Picture it, one lone Ojibway playwright nestled in a sea of German enthusiasts of ersatz Aboriginal culture, or indianthusiasts as they are sometimes referred to.

As an audience member I was amazed on two levels. First, as a playwright, the scope and production values I saw were amazing. A cast of approximately 50 (including six professional stunt people), riding a fleet of horses in and out of the amphitheatre, explosions, huge intricate sets, massive fight sequences, an actual bald eagle flying in and out of the quarry to Winnetou’s arm. Twice.

That alone truly took your breath away. Add to that a falling flag pole with a man on top. A zip line spanning the length of the theatre space where the hero comes flying over the audience’s head to the rescue…. Absolutely amazing. Who knew zip lines were a part of the Apache culture?  And all that’s just off the top of my head. Once again, I found myself weeping gently at the possibilities and execution.

From the Aboriginal perspective, it was a different ‘story’, metaphorically speaking. Winnetou, the good Indian, wore white buckskin, while the Native villains wore black buckskin. Though I obviously could not speak German, following the plot was quite simple. There was a mercury mine involved, an evil Mexican woman who played both sides, a bad White guy who was manipulating the bad Apaches by giving them ‘firewater’.
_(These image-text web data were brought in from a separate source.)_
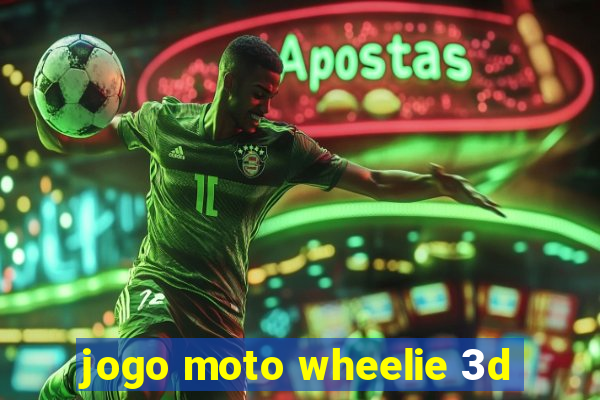 jogo moto wheelie 3d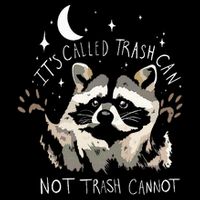 Raccoon Funny Quote ItS Called Trash Can Not Trash Cannot Mousepad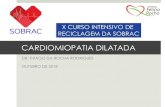 CARDIOMIOPATIA DILATADA · 2018. 11. 9. · Cardiomiopatia dilatada familial • Cardiomiopatias dilatadas hereditárias –80 –90%: herança autossômica dominante –50% de chance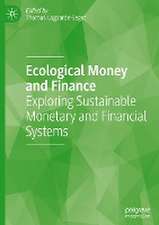 Ecological Money and Finance: Exploring Sustainable Monetary and Financial Systems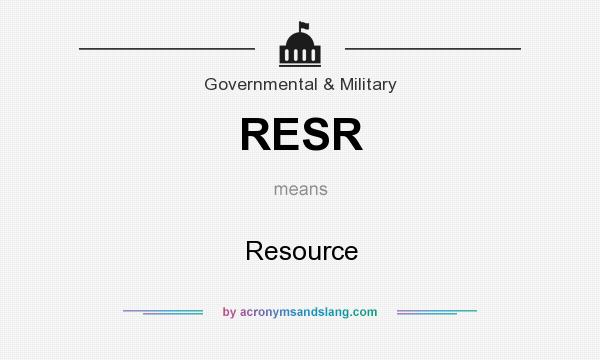 What does RESR mean? It stands for Resource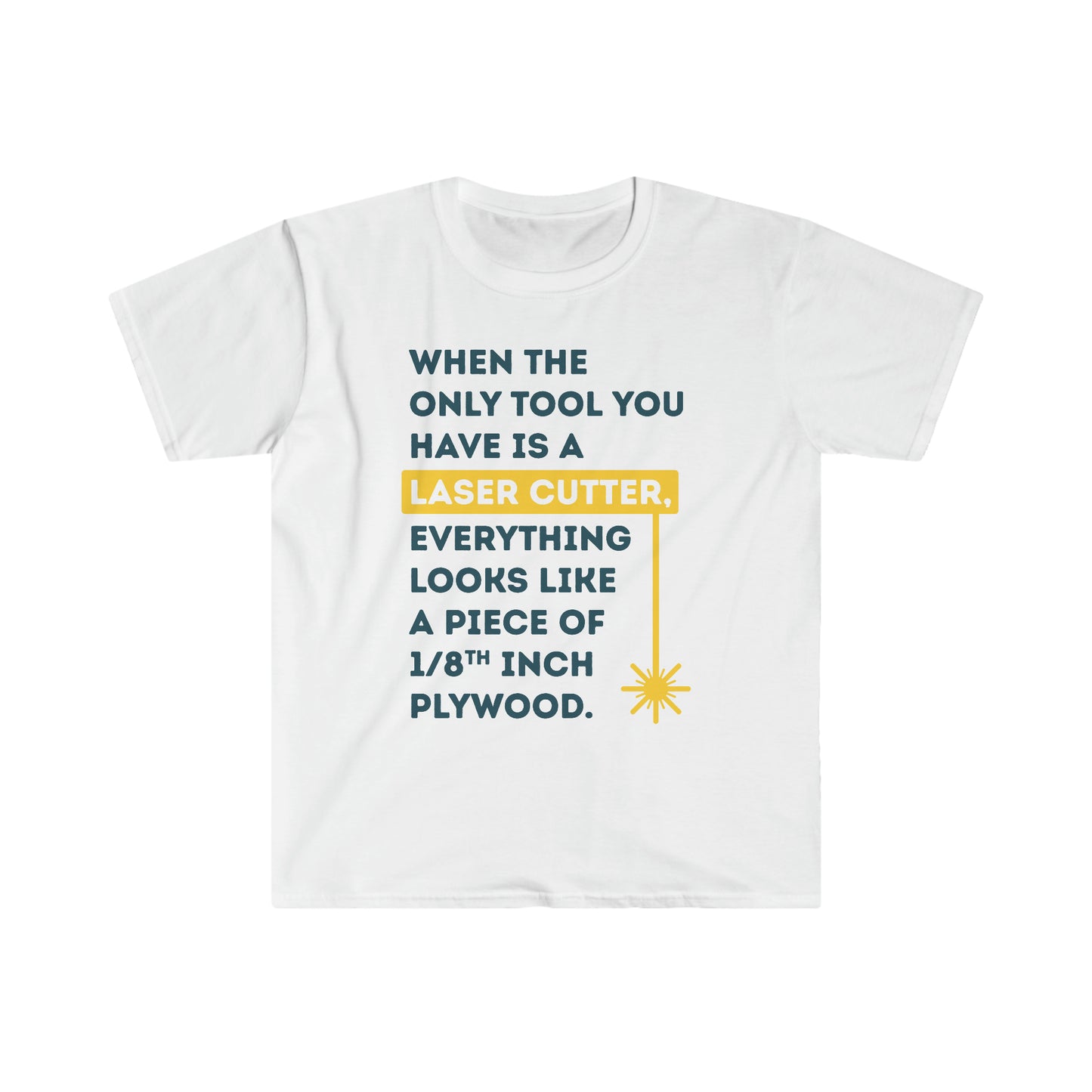 "Only Tool is a Laser" Shirt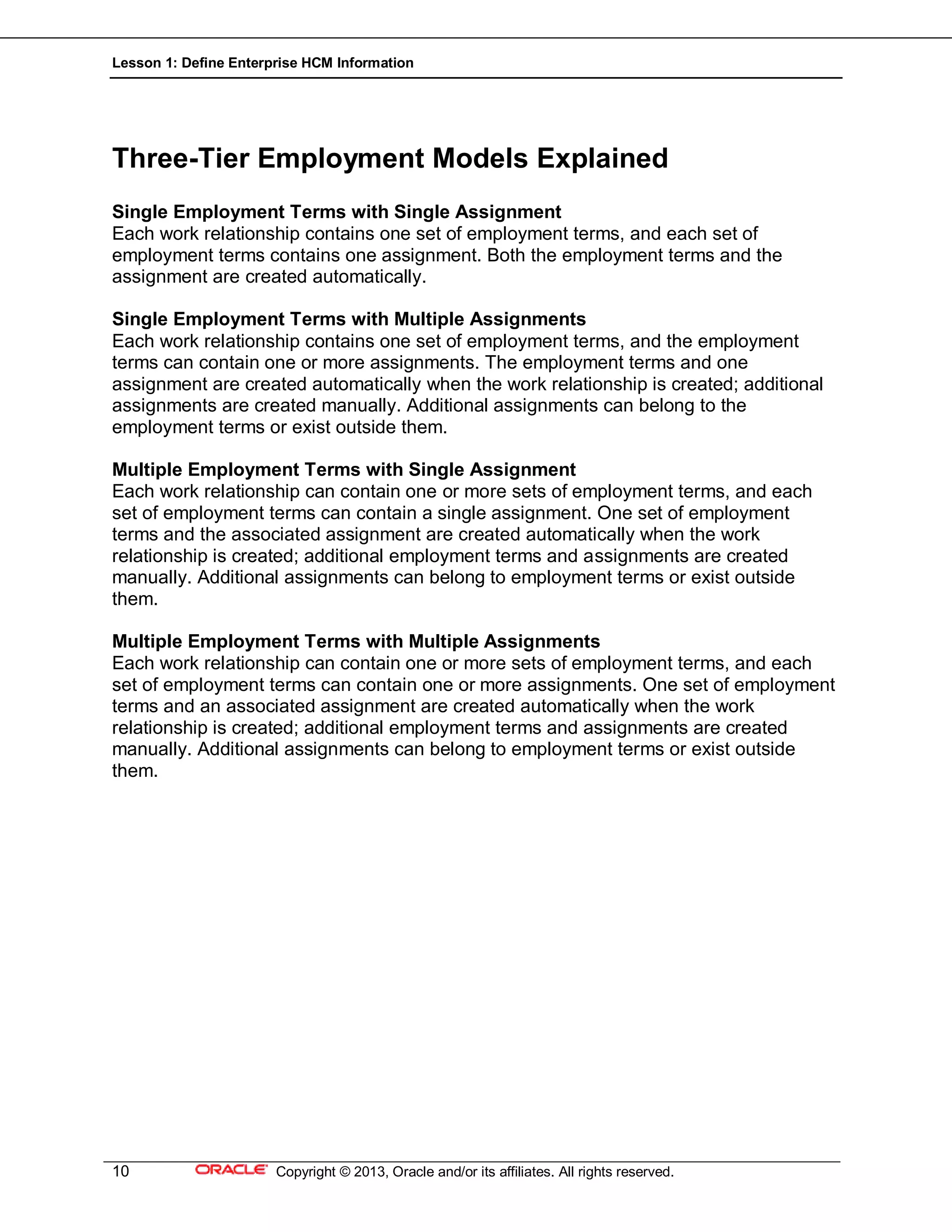 Lesson 1: Define Enterprise HCM Information
10 Copyright © 2013, Oracle and/or its affiliates. All rights reserved.
Three-Tier Employment Models Explained
Single Employment Terms with Single Assignment
Each work relationship contains one set of employment terms, and each set of
employment terms contains one assignment. Both the employment terms and the
assignment are created automatically.
Single Employment Terms with Multiple Assignments
Each work relationship contains one set of employment terms, and the employment
terms can contain one or more assignments. The employment terms and one
assignment are created automatically when the work relationship is created; additional
assignments are created manually. Additional assignments can belong to the
employment terms or exist outside them.
Multiple Employment Terms with Single Assignment
Each work relationship can contain one or more sets of employment terms, and each
set of employment terms can contain a single assignment. One set of employment
terms and the associated assignment are created automatically when the work
relationship is created; additional employment terms and assignments are created
manually. Additional assignments can belong to employment terms or exist outside
them.
Multiple Employment Terms with Multiple Assignments
Each work relationship can contain one or more sets of employment terms, and each
set of employment terms can contain one or more assignments. One set of employment
terms and an associated assignment are created automatically when the work
relationship is created; additional employment terms and assignments are created
manually. Additional assignments can belong to employment terms or exist outside
them.
 
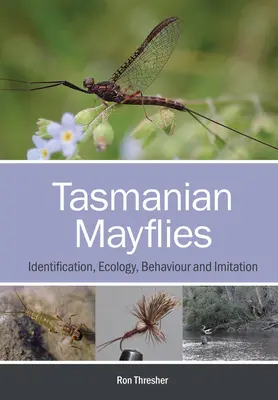 Éphémères de Tasmanie : Identification, écologie, comportement et imitation - Tasmanian Mayflies: Identification, Ecology, Behaviour and Imitation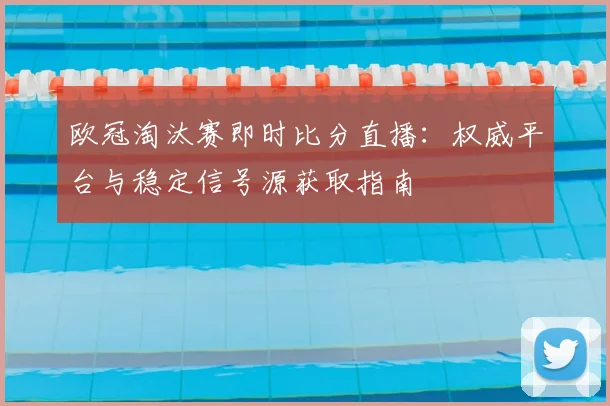 欧冠淘汰赛即时比分直播：权威平台与稳定信号源获取指南
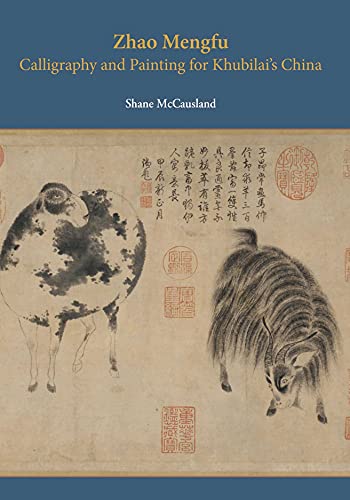 Imagen de archivo de Zhao Mengfu: Calligraphy and Painting for Khubilai's China a la venta por Joseph Burridge Books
Somewhere at the center was this half-Native girl who was about to get married but was kidnapped because she had certain psychic abilities. Throw in a kid that kept getting into trouble, and two white guys that provided comic relief and essentially that’s the play. Characterization was pretty black and white…. Or red and white as the case might be.

Still, the play was quite amusing, though perhaps not for the reasons the producers had anticipated. There were several moderately successful ‘traditional’ dance sequences by the ‘Indians’, including one healing dance that perked the girl right up. Additionally, the hero Winnetou, always spoke in third person. Like the famous Tonto, it seemed Native people from the American southwest have personal pronoun problems. Somebody should look into that.
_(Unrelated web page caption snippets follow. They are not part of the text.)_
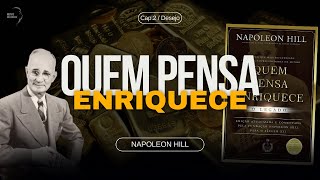 O Poder do Desejo  Pense e Enriqueça Capítulo 2  Napoleon Hill [upl. by Dearr]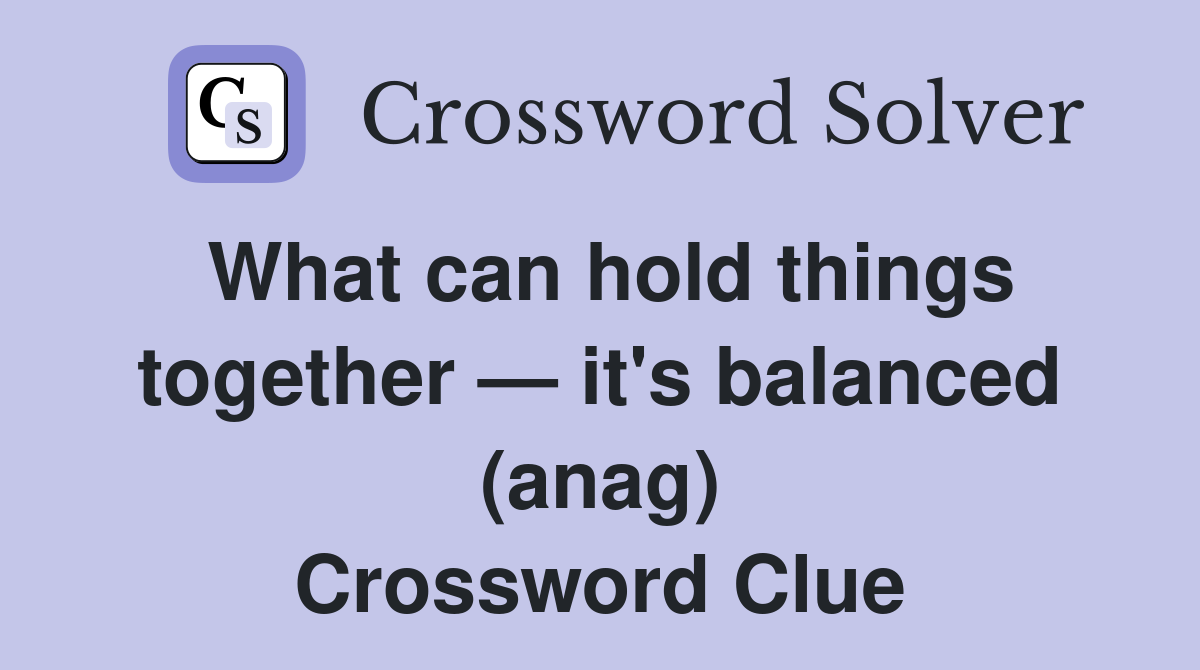 What can hold things together — it's balanced (anag) Crossword Clue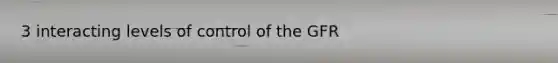 3 interacting levels of control of the GFR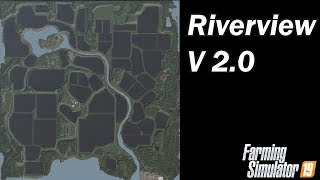 Farming Simulator 19 - Map First Impression - Riverview V2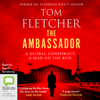 The Ambassador - The Diplomat Thrillers Book 1 (Unabridged) - Tom Fletcher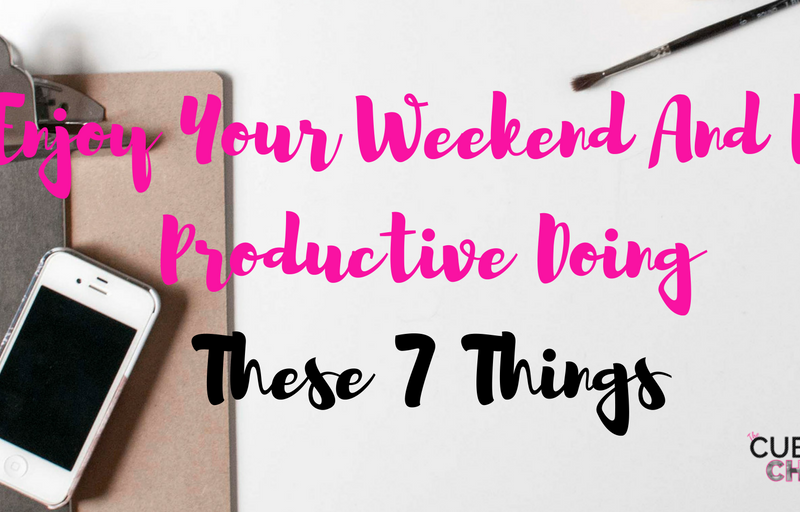 Enjoy Your Weekend And Be Productive Doing These 7 Things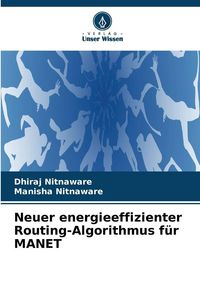 Produktbild: Neuer energieeffizienter Routing-Algorithmus f&uuml;r MANET
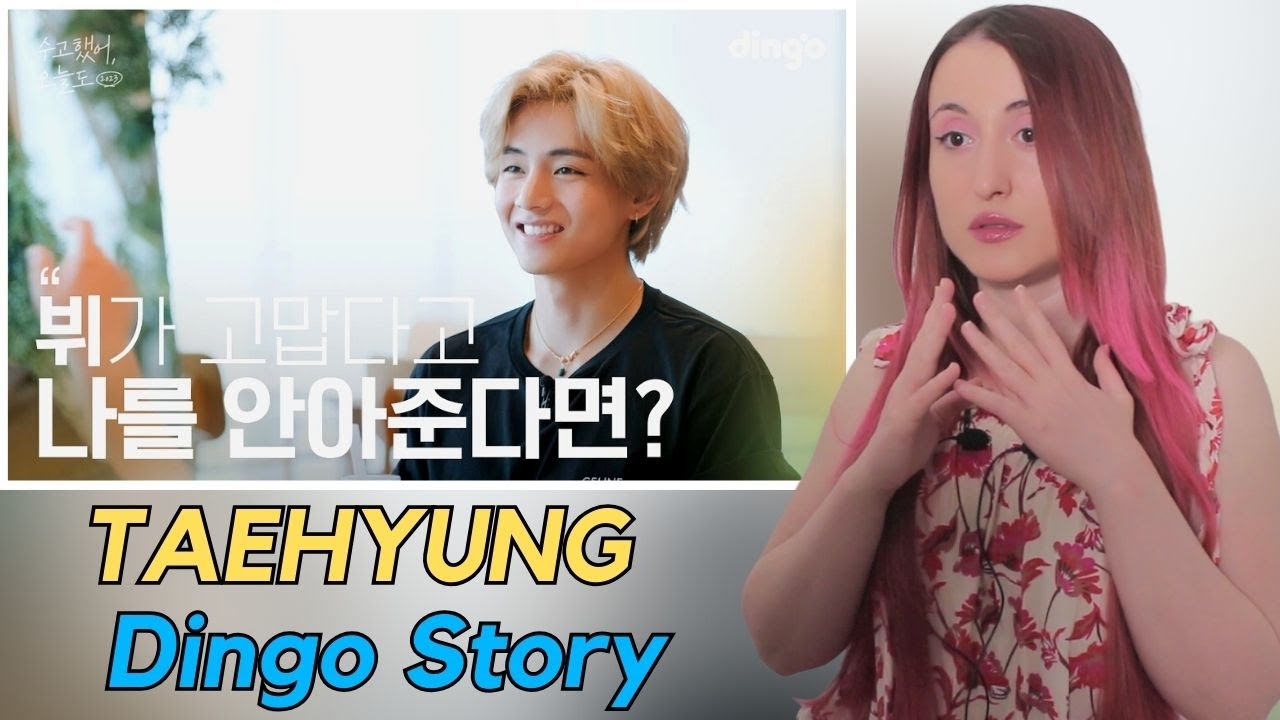 Taehyung Dingo Story Tepki | KPOP REACTION - BTS V - 좋아하는 연예인이 고맙다고 나를 안아준다면? #뷔 | 수고했어 오늘도 2023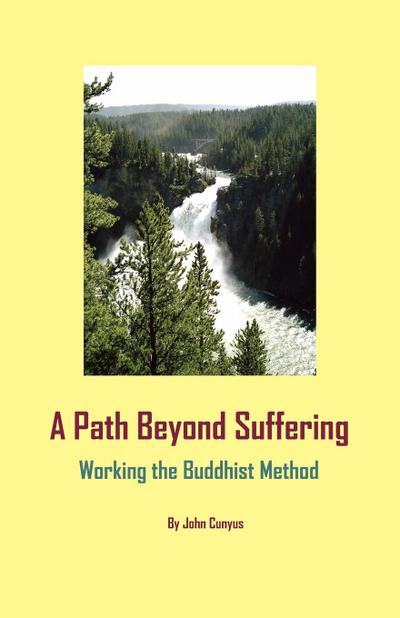 A Path Beyond Suffering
After half a dozen mob fights, the hero manages to convince the bad chief of the Apaches – a man named Iron Arrow who literally was swigging a bottle of something between every sentence of dialogue— to give up alcohol and join Winnetou in defeating the bad White people, and save the girl and the boy, while at the same time providing redemption to everybody. The audience cheered uproariously, and at the end, rushed the stage to shake hands with the several dozen cast members, and hopefully, touch the pseudo-leathered arm of the man playing Winnetou himself. The worship and reverence was palpable.

But for me, it was that same audience which I found to be the most interesting aspect of my visit. Scattered through the thousands of enthralled people I could easily see a multitude of cheap headdresses with a single chicken feather sticking up from the back. Mostly children, but with a surprisingly good number of adults too. Strewn amongst the crowd could be seen more kids (and some adults again) also wearing imitation buckskin and fringe clothing, or further variations on the headband or headdress motif. Add to this the impressive yet ominous marketing of toy bows and arrows, plastic rifles, actual bullwhips (which I saw young boys practicing during the intermission), and at the food booth, something called a burger Manitou.

Inside the so called Trading Post itself I saw people eyeing something that was called a Squaw starter kit. Others were having their pictures taken next to two large cigar store Indians, near a row of what appeared to be tenement tipis, across the walkway from some poorly executed totem poles. Ironically, I was wearing a t-shirt that said “Anishnawbe”, what we Ojibway call ourselves, also spelled out in Oji-Cree syllabics. I think that t-shirt was the only truly Indigenous object in the entire theatre, other than yours truly. I wanted to weep again, but for a completely different reason.

I should point out that the man who was the 100,000th audience member was brought on stage and presented with a prize. He announced to the crowd his dream was to attend the two other Karl May- Winnetou festivals that exist in other parts of Germany.

Maybe I started my Indigenous theatre career in the wrong country.